Employers can request medical proof of illness if the leave lasts for more than three days. If an employer requests a written medical certificate within 15 days of the employee’s return to work, employees must provide them with one. Other leaves, such as parental, compassionate, and disappearance, can be interrupted to take a sick leave and resumed immediately after the sick leave ends.

Maternity leave

Pregnant employees are entitled to 15 weeks minimum and up to 17 weeks (12 weeks in case of a miscarriage or stillbirth) of maternity leave paid by the government through the Employment Insurance. The cash benefit is 55% of the employee’s average salary, capped at CAD$595 per week; however, employers can choose to top up the employee’s allowance. In Quebec, the government payment is capped at CAD$900.

To be eligible for a paid leave, an employee must have worked and accumulated 600 insured hours in 52 weeks. The leave length varies by province/territory, as follows:

Federal jurisdiction, Alberta, Nova Scotia: 16 weeks

Ontario, British Columbia, Manitoba (after seven months of employment), New Brunswick, Newfoundland and Labrador (20 weeks of employment), Prince Edward Island (20 weeks of employment), Northwest Territories, Nunavut, Yukon (12 months of employment): 17 weeks

Quebec: 18 weeks

Saskatchewan: 19 weeks, including the primary caregiver of an adopted child. Can be extended by 6 weeks (for a total of 25 weeks) if there is a medical reason for not returning to work.

Paternity leave

There is no statutory paternity leave in Canada, except in Quebec, where employees are entitled to five uninterrupted weeks of leave. The five weeks of paternity leave are part of the leave entitlement bank from their parental leave. The leave is paid by the Social Security authorities, as described in the Parental Leave section.

Five day leave

Quebec only: biological and adoptive parents may be absent from work for five days (the first two are paid) for the birth or adoption of a child or a termination of pregnancy, which occurs as of the 20th week of pregnancy.
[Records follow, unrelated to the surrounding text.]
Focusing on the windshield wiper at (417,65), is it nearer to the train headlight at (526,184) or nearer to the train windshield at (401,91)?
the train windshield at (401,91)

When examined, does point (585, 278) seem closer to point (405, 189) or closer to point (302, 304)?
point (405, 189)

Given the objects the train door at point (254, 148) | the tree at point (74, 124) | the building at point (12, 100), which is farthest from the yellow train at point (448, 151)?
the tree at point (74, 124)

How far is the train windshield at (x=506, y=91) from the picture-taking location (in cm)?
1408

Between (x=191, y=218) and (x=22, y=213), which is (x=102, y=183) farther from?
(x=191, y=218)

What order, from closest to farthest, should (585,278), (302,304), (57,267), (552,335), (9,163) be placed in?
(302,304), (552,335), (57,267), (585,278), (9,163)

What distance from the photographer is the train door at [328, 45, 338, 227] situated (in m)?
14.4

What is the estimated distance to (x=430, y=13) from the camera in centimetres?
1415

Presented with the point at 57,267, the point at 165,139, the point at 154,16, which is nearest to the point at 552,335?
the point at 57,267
Employees are entitled to this leave regardless of the length of their employment. However, if the mother is already on maternity leave or the father is on paternity leave, they are not entitled to this leave.

Parental leave

All parents are entitled to a parental leave after birth or adoption, which can be taken at the same time by both parents. Length of a leave varies by province/territory and is divided as desired by the parents. The leave is paid by Social Security, also called Service Canada, through the Employment Insurance. The benefit equals to 55% of the employee’s average salary, capped at CAD$595 weekly (CAD$900 in Quebec), but some employers choose to top the leave pay up to 100%.

Federal: 71 weeks combined if both parents take it

Alberta, British Columbia, New Brunswick, Prince Edward Island: 62 weeks

Manitoba (must have been employed for at least 7 months), Yukon (12 months of employment): 63 weeks

Ontario, Newfoundland and Labrador (20 weeks of employment), Nova Scotia, Northwest Territories (in NT, total of 69 weeks if shared between parents): 61 weeks

Quebec: 78 weeks for biological parents, inclusive of paternity and maternity leave. In case of adoption, each parent is entitled to 65 weeks.

Saskatchewan: The parent that was on maternity or adoption leave is eligible for 59 weeks of parental leave. Parents who didn’t take either maternity or adoption leave are eligible for up to 71 weeks.

Nunavut: 37 weeks. Maternity and parental leave combined cannot exceed 52 weeks.

Parental leave must be used within the first year of the child’s birth. To be eligible for the paid leave, the employee must have been employed for at least three months and made contributions to Social Security.

Employees on leave are protected from being dismissed and have the right to return to their previous job at the end of the leave. Employment benefits keep on building up during their absence, including seniority.

Personal & family responsibility leave

Employees are entitled to a minimum of three days per year to a personal leave after having been employed for three months.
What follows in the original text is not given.